The Movement is inviting to people in their thirties, twenties and younger because the experience is more like the Grammy Awards — musically, for instance — than a traditional church service, Garasic said during an interview last week.
It consists of 20 minutes of preaching, 20 minutes of music, and encouragement for participants to spend time thinking and studying the Bible on their own.
“We say our service — we call them worship experiences — are the appetizer for you to want the main course.”
The Movement avoids offending people by not taking a stand on “polarizing political subjects,” with Garasic saying, “Why was it the church’s responsibility to ever have a stand on that?”
Young adults need something different because they have their own concept of religion, Garasic said.
“Church comes across as not relevant any longer to our generation. Either they saw hypocriticalness in their parents or they saw that you just go because you have to.
“In my generation, it’s called the Y Generation for a reason. We ask the question why. Why do I have to do this? Why do I have to go do that? So what we’re doing is we’re answering the Y. We’re saying Jesus is relevant, and here’s why.”
He adds, “I want you to evaluate the claims of Christ for yourself and say ‘Do I follow him or reject him? And that could take months, years, I don’t know. I’m not here to judge your journey. I’m only here to encourage you to make that decision.”
Garasic says it’s not unusual for younger people to lead their parents to follow them into The Movement. “That’s like backwards to what we think in our society, but it’s happening here all the time.”
Surveys indicate that nearly half of the people coming to The Movement have never been members of any church.
“In the ’80s and early ’90s, it wasn’t if you went to church, it was where you went to church. That is no longer the case. We’ve let an entire generation be raised not at all involved in church.
“If we’re going to reach people who have never been reached before, we have to be willing to do things that have never been done before. That’s why we have a church in a mall. That’s why we put a church in a bar. That’s why our services feel more like a rock show with a tiny little message more than a long, drawn out, religious, boring church service,” Garasic said.
The services in Warren occur in the former Sunset Lounge on East Market Street. The bar closed after a rocky history, including a New Year’s Day shooting death in 2013.
Greg Lenox of Warren, 38, who was partipating in the 11:30 a.m. service at the Warren location Sunday, said The Movement is in Warren because Warren “needs it,” explaining that the focus is on “loving on people,” helping neighbors and not about the type of clothing they wear.
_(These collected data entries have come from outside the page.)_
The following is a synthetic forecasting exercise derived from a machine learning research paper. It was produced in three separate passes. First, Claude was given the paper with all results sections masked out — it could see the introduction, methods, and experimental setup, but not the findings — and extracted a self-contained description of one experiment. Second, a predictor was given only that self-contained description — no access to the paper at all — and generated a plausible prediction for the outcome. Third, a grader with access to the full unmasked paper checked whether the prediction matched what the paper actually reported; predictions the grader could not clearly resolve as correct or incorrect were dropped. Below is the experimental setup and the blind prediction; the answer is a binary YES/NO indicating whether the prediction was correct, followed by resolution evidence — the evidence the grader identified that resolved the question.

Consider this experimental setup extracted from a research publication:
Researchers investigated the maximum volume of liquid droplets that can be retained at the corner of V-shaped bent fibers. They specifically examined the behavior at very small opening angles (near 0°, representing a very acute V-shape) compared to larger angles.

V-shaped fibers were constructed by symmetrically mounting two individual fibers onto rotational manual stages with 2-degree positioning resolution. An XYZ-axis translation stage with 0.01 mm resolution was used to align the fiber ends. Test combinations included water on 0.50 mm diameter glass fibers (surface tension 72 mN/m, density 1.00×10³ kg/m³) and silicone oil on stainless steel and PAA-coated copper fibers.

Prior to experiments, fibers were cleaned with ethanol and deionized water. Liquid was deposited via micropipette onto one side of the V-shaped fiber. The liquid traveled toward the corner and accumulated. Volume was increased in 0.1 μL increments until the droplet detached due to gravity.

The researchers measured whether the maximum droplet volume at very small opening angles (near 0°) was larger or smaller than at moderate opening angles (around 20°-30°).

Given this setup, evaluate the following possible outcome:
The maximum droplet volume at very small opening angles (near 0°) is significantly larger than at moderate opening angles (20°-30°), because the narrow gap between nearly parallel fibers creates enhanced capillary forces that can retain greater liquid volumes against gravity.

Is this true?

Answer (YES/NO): NO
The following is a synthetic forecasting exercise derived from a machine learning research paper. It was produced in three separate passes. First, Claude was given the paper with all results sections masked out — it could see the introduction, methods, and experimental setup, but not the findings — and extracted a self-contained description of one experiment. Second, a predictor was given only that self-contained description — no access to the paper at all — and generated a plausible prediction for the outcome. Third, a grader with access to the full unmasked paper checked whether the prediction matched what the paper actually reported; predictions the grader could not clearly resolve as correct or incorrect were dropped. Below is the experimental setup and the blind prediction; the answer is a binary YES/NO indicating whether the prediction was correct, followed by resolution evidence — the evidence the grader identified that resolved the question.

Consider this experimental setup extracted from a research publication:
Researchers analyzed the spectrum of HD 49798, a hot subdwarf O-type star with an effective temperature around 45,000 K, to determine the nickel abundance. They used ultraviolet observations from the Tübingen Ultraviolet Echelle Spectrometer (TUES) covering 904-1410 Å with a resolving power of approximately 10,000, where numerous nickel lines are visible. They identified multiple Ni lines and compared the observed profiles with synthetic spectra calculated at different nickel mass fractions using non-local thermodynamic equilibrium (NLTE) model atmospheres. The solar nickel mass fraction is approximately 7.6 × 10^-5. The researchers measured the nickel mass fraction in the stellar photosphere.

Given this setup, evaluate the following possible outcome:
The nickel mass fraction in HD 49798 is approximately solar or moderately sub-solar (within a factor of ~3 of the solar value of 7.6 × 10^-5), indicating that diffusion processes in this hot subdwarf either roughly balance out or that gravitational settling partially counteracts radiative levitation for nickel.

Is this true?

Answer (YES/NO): NO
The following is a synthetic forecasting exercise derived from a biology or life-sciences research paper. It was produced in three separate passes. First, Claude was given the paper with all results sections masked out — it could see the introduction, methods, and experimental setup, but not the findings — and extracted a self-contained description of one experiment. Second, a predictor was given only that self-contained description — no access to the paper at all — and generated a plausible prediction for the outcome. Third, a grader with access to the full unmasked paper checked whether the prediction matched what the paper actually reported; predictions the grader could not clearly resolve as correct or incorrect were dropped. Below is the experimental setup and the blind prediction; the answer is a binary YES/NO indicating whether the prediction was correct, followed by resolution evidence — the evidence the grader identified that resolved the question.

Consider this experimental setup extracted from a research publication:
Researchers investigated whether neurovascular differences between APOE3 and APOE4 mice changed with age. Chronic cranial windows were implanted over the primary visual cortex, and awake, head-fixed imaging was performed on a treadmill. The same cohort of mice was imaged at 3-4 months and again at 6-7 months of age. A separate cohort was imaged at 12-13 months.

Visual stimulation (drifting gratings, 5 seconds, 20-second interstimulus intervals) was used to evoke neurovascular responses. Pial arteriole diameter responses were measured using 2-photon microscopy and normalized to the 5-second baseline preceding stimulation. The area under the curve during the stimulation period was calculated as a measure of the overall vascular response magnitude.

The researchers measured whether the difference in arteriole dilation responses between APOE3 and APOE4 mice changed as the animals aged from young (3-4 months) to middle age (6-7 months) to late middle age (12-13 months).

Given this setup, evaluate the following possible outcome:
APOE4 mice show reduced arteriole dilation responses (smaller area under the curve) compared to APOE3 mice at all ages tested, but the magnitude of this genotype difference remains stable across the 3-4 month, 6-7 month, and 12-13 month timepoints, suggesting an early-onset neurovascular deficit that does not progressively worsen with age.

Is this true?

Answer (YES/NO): NO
Garasic says his upbringing in a poor neighborhood in Warren has something to do with his religious views.
He was raised by a single mom and didn’t attend church, got into trouble and was kicked out of Warren G. Harding High School. He finished his education at Victory Christian School on Pleasant Valley Road in Niles, where he was introduced to the Gospel.
“It changed my life, so that’s why I get people who have troubles, that have issues, that have problems, because I was one of them.”
He spent five years as youth minister at Pleasant Valley Church at the same location as the school, then went with his wife to Columbus as youth minister at a “megachurch.”
Offers for jobs at other megachurches in the southern United States rolled in, but he and Stephanie chose to focus their efforts back home.
The Movement is not done growing, Garasic said, with plans for creating three more campuses in 2014. The Movement also has a college where it trains ministers.
“We say we’re Dairy Queen. We serve vanilla, caramel and chocolate,” Garasic said of the people attending The Movement.
“We’ve got a lot of different kind of people. They all look different. Some are business professionals, doctors, lawyers. Others are kids 19, 20 with a tattoo on every inch of their body.”